Simulation study layer
The simulation study layer (see the third layer in Fig. 1) is proposed for generating controller conflict scenarios and developing a metrics. In this layer two blocks work parallel and develop each other. The simulation study driver has two main functionalities, scenario generation and scenario modification. Unstable system states in multimodal energy systems are dynamic by definition. To analyze these states though, an approach is needed to deterministically reproduce these system states. The problem is twofold: First, a scenario exploration strategy has to be applied to identify severe (i.e. performance degraded) system states. Second, based on unstable states recognized in the first step, further examinations are necessary to develop metrics that can later be applied to help identify unstable states (RQ3).
Metrics driver
It has been already stated that a bad system performance does not necessarily hint to a controller conflict – the system might show bad performance independent of the current controller setup. Whereas in the first case an adaptation of the controller parameters might allow to avoid unstable systems states or lead the system to a stable operation again, the second one cannot be influenced. Parallel to the simulation study layer, the goal is to develop metrics as foundation for the identification of those system states that are classified as unstable caused by controller conflicts. One of the adjacent questions is if instabilities can be derived as global rules or depend on the current and preceding system states.
In (McCluskey et al., 2016), two different approaches are identified to distinguish a bad system performance resulting from undesired behavior and bad system performance that does not result from a “performance hole”. If the system layout allows separating the control system from the simulation system, different control concepts can be applied to a scenario that lead to an unstable system state. If this leads to a better performance, we can assume an undesired system adaptation.
Analysis of controller conflicts
With the presented concept, the multi-layer experimental framework will be set up and examination objects – i.e. deterministically generated scenarios prone to unstable system states – will have been identified. Metrics will have been developed to differentiate unstable system states that are a result of controller conflicts (undesired adaptation) from general bad system performance.
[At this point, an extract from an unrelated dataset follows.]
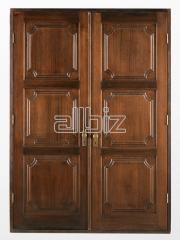 Стройматериалы. Окна, двери, перегородки.  Двери.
One method to analyze controller conflicts is to model the development of the system state from the simulated scenario over time. At some point in time, the system state proceeds from stable to unstable, so this transition can be regarded as a phase transition. With the generated metrics developed in the last section, a distinction function is given to discriminate if the set of system states belongs to the set of controller conflict system states or not. For this kind of systems, classifiers based on support vector decoders have been successfully applied (Tax & Robert, 1999). With the given complexity of interconnected energy systems though, choosing the appropriate set of system attributes to train the support vector is a challenging task. As has been shown for distributed energy scheduling, the quality of the qualifier substantially depends on choosing the appropriate training data (Bremer & Sonnenschein, 2013). Therefore, a structured approach has to be developed to evaluate different excerpts of simulation attributes for support vector training. The set of attributes will have to consist of both – attributes characterizing the scenario and attributes characterizing the current simulation state, i.e. the system state over time (Blank et al., 2011).